Aborto: de la moral a la política
«Tratándose de un asunto moralmente indecidible, la norma actual deja que cada mujer tome su decisión en conciencia. No hay mejor solución política»
De la mayor parte de los debates suscitados por los partidos en nuestra democracia puede decirse lo siguiente: es imposible tomárselos del todo en serio, pero no nos queda más remedio que hacerlo. Sabemos que se trata de argumentos introducidos en la esfera pública —ya sea mediante iniciativas legales o a través del discurso político— con el propósito de ganarse el favor de una parte del electorado o debilitar la posición de los rivales; en ningún momento se persigue el intercambio racional de argumentos o la comparación rigurosa entre alternativas. A menudo, de hecho, no hay argumentos por ninguna parte; solo se trata de colocar eslóganes orientados a la deslegitimación moral del adversario. Pero algunas de estas propuestas desembocan en cambios legislativos que acarrean consecuencias tangibles y eso nos obliga a discutirlas: aunque uno tenga la sensación de convertirse por el camino en marioneta —modalidad fija discontinua— de los estrategas electorales.

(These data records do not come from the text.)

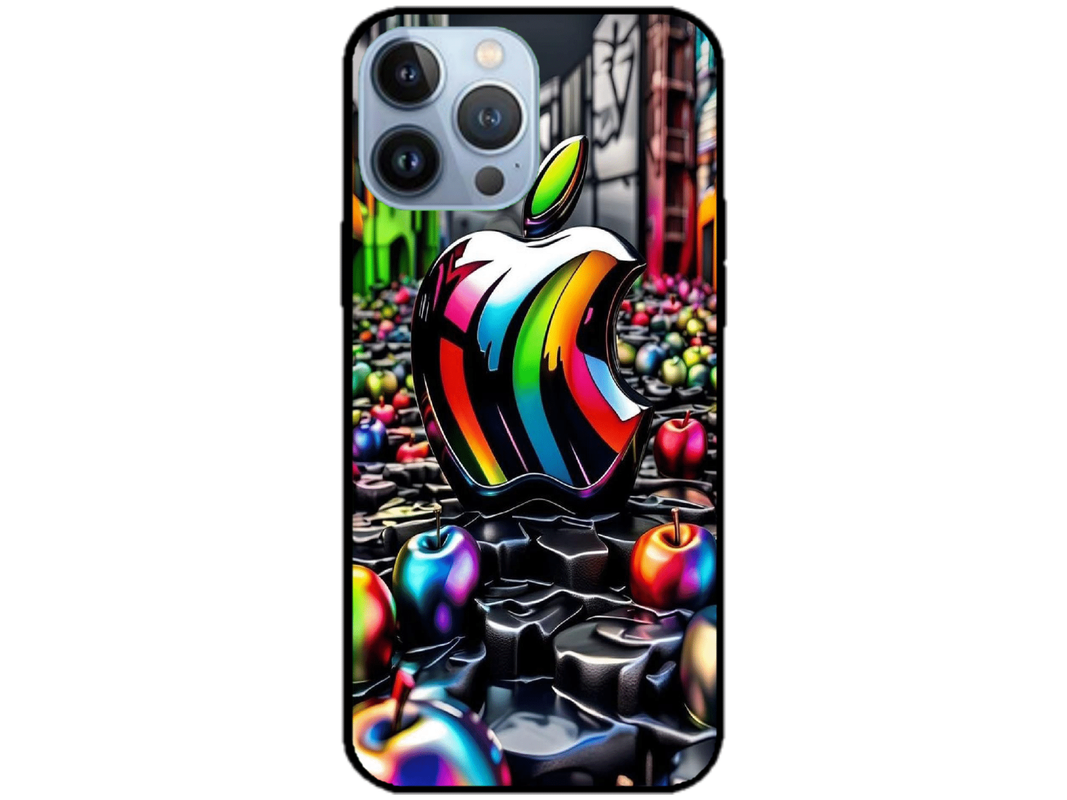 Skin Apple Logo, compatibil cu Apple iPhone 14 Pro Max, M0240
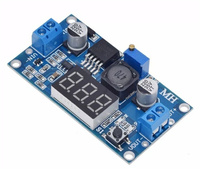 LM2596 DC-DC adjustable voltage reduction module with digital voltmeter display LM2596S voltage regulator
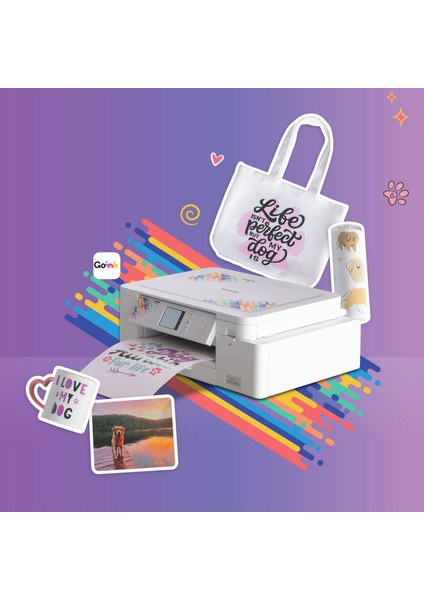 Goink Epson Süblimasyon Mürekkebi 100 ml (Sublimation) Siyah (Black)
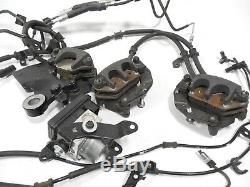 17 18 19 Kawasaki Ninja Ex-650 Ex650 Abs System Pump Front & Rear Calipers Lines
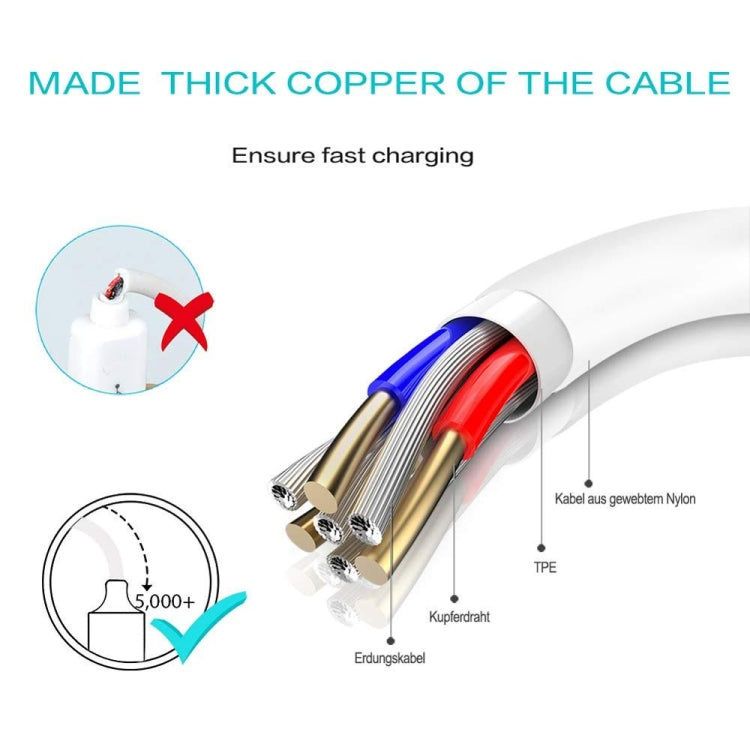 Elektroniktrade 30 cm Magnetisches kabelloses Ladegerät für Apple Watch Serie 4 & 3 & 2 & 1 (weiß) elektroniktrade Switzerland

Todo lo anterior es aplicable al revuelo causado por el vicepresidente de Castilla-León, Juan García-Gallardo, cuando anunció por su cuenta y riesgo una modificación del «protocolo» sanitario que es de aplicación en esa envejecida comunidad cuando una mujer comunica su intención de abortar. Por un lado, la maquinaria de los partidos se ha puesto en marcha: unos han tratado de hacer daño y otros han querido limitar el daño. Por otro, algunos comentaristas han entrado en el fondo del asunto y se han puesto a discutir acerca de la moralidad del aborto o sobre la idoneidad de su actual regulación legal. Que tan tajante método contraceptivo siga causando intensas querellas entre particulares puede comprenderse fácilmente, sin que podamos aplicar sin más la socorrida plantilla que sitúa a los católicos de un lado y a los ilustrados en el otro; las cosas son un poco más complicadas porque no hablamos de una práctica cualquiera.
«Las sociedades liberales han privatizado la decisión acerca de si se debe o no abortar en cada caso concreto»
Ocurre que el debate sobre el aborto está cerrado desde hace algún tiempo. Y esto quiere decir que está políticamente cerrado, por contradictorio que parezca hablar en esos términos de una esfera de actividad —la política— que está por definición abierta al cambio y la contingencia. Lo interesante del caso es que el debate sobre el aborto no está moralmente cerrado, sino todo lo contrario. O sea: como no hay manera de llegar a una conclusión moralmente aceptable para todos, las sociedades liberales han privatizado la decisión acerca de si se debe o no abortar en cada caso concreto. Serán las mujeres las que decidan al respecto, dentro de unos plazos que reflejan el difícil equilibrio entre dos posiciones radicalmente opuestas: la de quienes prohibirían el aborto sin contemplaciones y la de quienes lo querrían libre de restricciones temporales. Al equilibrio político que representan estas leyes de plazos no se ha llegado con facilidad; los enemigos del aborto han llegado a atentar contra sus practicantes. No puede así extrañarnos que en la forja de este acuerdo de mínimos haya jugado un papel determinante la constatación «realista» de que la prohibición del aborto en modo alguno supone —pasa lo mismo con la prostitución— el fin del aborto.
¿De qué manera podría romperse este consenso? Quizá solo un hallazgo científico que revolucionase la percepción social del feto podría desembocar en una legislación más restrictiva. Al margen de esa remota posibilidad, parece que solo son concebibles reformas de detalle impulsadas bien por libertarios (ejemplo: que las menores puedan abortar sin consentimiento paterno o eliminar los tres días de reflexión) o bien por conservadores (ejemplo: presionar a la mujer para que recapacite sobre su decisión haciéndole escuchar los latidos del feto). Proporcionar a la embarazada información acerca de las ayudas públicas que tiene a su disposición si decide no abortar, en cambio, resulta compatible prima facie con una posición de neutralidad estatal. Porque una cosa es facilitar el acceso al aborto (fin deseable) y otra distinta fomentarlo (fin indeseable).
Si se ilegalizase el aborto, en cambio, estaría imponiéndose a la generalidad una cosmovisión particular. Tratándose de un asunto moralmente indecidible, la norma actual deja que cada mujer —bajo ciertas restricciones temporales— tome su decisión en conciencia, respetando así su autonomía personal. Y así debe ser, mal que pese a los discrepantes: no hay mejor solución política. Aunque sigamos —seguiremos— discutiendo.